Thanks guys, all very good points. As far as possible the Triton base will have been constructed from locally sourced materials, this being by far the cheapest way to construct something like this. The walls of the 'bunker' section of the base, where these rooms are, are made from a concrete-type material, possibly made from mixing carbon fibres (produced from the hydrocarbon-rich surface layers that give Triton it's pinkish hue) with water (also abundant in frozen form) that has been chemically modified to raise the melting temperature. Water/fibre based concrete has been shown to have properties eminently suitable to construction of this type; it's crushing resistance is not as strong as concrete but its tensile strength is significantly better (
http://en.wikipedia.org/wiki/Pykrete).
I totally agree re the interior fittings being quite heavy and I dithered on this point considerably before committing to these models. While we are trying to stick to 'science-fact' rather than sci-fi as far as possible with this series, it is important that the audience understand the industrial nature of the base. The image from Moon looks to me like a present-day dentist's office... while this may well be the industrial look of the future it doesn't convey the concept of 'industrial' at all. I based the design concepts for the galley equipment from those facilities on modern naval and commercial ships, my thinking was that this sort of equipment must be extremely reliable since replacement would be astronomically expensive. I found it very difficult to combine 'futuristic' + 'well used' + 'lightly made' + 'robust & reliable' so I pretty much fell back on well used and reliable, these being the most prominent points in the design brief.
Regarding the seat, although to a certain extent I wouldn't expect seats to change all that much over time (since human backsides will pretty much stay the same in that period) I agree regarding materials and construction techniques. Possibly the seat fabric would have been shipped without stuffing, the padding being produced locally from expanded hydrocarbon-sourced plastic foam. In this case the cushioning might follow a far more basic design rather than the current upholstered look. I will revise the cushioning shortly, I have an idea that might work ok.
The pictures on the walls are a start, really. The plan is to put many more things on the walls, like kids drawings, posters, calendars, cartoons, whatever; the sort of thing people stick on the walls to remind them of home. The problem is the time it takes to construct and map this sort of stuff is incredibly restrictive, the existing photos represent about 5 or 6 hours of work. The shooting schedule has not yet been finalised and it could well be that there are no actual shots in the galley area at all (its original idea was to show 'more rooms' beyond the control room, basically just background detail). There are other areas I need to move on to, I figured I'd rearrange and add more details as required by the shots... if it won't be seen there's no point modelling it!

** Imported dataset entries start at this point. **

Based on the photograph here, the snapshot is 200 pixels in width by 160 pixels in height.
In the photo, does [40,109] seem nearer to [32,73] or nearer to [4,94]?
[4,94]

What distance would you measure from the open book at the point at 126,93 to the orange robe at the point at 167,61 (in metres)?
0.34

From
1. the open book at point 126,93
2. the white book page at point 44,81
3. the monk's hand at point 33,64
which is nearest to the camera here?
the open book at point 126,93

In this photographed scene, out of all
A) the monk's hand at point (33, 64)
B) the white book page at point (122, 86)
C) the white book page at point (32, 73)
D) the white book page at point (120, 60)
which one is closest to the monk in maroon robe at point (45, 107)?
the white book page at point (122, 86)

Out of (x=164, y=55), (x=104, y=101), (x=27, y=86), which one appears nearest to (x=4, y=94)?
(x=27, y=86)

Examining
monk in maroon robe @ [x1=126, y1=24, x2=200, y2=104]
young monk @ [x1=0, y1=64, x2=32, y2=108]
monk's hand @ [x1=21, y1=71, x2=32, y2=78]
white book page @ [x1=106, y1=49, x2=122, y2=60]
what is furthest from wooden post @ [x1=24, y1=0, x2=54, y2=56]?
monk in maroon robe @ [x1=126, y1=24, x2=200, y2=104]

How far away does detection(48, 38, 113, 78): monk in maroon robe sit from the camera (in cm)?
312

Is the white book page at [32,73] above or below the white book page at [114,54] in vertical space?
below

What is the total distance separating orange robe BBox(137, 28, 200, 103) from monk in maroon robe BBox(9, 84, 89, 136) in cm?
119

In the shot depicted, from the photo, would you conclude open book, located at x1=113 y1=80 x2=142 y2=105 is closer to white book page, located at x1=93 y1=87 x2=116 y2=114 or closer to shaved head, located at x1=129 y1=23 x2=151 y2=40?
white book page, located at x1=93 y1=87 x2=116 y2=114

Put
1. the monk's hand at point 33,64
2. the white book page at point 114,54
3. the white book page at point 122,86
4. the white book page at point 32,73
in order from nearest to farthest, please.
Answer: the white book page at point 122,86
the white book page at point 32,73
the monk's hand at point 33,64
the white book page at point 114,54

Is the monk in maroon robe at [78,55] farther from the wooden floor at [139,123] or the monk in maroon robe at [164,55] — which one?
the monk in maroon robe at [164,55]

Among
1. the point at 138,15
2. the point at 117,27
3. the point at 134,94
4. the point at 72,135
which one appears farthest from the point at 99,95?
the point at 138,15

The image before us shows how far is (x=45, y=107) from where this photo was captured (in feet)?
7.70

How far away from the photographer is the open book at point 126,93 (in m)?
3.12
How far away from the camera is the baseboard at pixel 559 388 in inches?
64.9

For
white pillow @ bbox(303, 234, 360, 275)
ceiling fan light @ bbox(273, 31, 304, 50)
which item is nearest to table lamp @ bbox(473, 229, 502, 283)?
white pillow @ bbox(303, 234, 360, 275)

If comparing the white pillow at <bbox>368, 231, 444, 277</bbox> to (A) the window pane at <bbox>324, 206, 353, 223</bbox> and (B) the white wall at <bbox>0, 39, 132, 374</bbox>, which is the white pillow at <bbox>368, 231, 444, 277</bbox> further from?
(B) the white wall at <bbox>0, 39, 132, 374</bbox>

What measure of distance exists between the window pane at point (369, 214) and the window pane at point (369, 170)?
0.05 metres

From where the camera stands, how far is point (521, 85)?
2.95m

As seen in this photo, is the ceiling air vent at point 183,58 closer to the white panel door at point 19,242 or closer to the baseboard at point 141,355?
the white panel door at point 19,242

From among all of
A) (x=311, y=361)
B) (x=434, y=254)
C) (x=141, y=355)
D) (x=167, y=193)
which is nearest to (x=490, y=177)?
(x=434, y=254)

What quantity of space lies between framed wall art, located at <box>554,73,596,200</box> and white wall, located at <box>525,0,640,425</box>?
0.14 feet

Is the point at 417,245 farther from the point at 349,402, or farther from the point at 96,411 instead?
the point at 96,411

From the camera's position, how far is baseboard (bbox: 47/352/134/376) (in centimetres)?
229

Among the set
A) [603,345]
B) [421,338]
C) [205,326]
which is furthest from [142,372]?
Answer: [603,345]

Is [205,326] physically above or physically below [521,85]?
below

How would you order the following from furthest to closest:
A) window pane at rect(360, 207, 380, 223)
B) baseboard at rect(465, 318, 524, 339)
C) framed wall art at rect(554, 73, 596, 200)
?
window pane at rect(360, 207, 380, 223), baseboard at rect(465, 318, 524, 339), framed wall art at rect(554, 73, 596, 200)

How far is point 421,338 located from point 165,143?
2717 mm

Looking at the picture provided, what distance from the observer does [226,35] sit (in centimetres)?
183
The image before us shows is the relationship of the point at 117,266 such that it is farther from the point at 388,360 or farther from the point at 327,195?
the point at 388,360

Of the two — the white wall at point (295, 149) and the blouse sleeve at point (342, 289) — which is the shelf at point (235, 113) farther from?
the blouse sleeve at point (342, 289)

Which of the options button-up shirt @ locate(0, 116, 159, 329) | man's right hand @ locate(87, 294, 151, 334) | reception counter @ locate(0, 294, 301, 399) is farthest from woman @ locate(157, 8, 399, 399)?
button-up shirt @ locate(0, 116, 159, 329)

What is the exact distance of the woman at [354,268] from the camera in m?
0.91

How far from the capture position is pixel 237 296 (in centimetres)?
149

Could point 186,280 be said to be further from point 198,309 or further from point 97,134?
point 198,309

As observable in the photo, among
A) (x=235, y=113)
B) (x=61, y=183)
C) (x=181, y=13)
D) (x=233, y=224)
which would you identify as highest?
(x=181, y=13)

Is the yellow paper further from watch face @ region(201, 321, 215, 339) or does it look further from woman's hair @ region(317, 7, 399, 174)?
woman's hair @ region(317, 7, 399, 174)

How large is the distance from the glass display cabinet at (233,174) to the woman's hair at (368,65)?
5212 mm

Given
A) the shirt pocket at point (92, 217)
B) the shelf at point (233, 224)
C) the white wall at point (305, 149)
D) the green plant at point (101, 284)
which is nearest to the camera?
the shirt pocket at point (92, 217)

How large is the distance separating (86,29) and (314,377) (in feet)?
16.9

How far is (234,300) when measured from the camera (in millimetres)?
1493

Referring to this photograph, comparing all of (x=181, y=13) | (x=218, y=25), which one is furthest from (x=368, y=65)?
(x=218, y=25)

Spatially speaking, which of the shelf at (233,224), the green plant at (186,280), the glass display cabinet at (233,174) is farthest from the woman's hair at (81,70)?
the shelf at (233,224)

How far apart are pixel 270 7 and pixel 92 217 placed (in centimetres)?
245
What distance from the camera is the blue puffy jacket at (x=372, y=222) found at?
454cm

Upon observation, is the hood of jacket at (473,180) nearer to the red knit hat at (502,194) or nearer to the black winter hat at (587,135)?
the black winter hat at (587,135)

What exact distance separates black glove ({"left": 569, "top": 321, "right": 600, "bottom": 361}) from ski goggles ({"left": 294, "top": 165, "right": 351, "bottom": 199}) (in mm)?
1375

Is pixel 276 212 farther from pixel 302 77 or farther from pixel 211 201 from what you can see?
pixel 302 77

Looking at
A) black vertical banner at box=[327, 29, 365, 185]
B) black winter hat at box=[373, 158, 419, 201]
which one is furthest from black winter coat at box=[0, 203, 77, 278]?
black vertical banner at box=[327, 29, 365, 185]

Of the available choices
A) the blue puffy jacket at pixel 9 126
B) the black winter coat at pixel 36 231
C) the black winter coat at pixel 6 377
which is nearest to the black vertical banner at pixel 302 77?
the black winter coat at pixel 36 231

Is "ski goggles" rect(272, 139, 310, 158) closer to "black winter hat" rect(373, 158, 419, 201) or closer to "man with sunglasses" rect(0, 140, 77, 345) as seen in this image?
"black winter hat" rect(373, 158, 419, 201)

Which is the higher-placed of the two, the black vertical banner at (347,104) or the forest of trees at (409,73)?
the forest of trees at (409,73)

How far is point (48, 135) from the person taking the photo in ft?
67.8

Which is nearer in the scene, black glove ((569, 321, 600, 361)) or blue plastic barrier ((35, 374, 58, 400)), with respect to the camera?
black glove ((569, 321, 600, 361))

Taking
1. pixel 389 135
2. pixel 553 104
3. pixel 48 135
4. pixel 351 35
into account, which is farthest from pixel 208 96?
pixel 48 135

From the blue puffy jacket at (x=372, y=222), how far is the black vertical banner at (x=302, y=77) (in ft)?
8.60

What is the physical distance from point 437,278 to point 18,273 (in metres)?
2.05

I remember Outland well (with the explosive head-swells!), unfortunately there's not a lot of interior imagery available. The design inspiration for much of the other interior spaces is probably most like the Nostromo from Alien, though perhaps less deliberately oppressive and 'drippy'. You're quite right re the integrity of the cup and plate MITM, these models were originally only going to be seen high on a shelf so the accuracy/speed balance was a bit heavy on the 'speed' side. I will replace these with finer models, and probably with a metallic rather than ceramic appearance.
Sorry about the text wall, I have been working on nothing else for a couple of months now and it seems I can carry on about it indefinitely!! Thanks again for the feedback and I'll have some revised images up soon.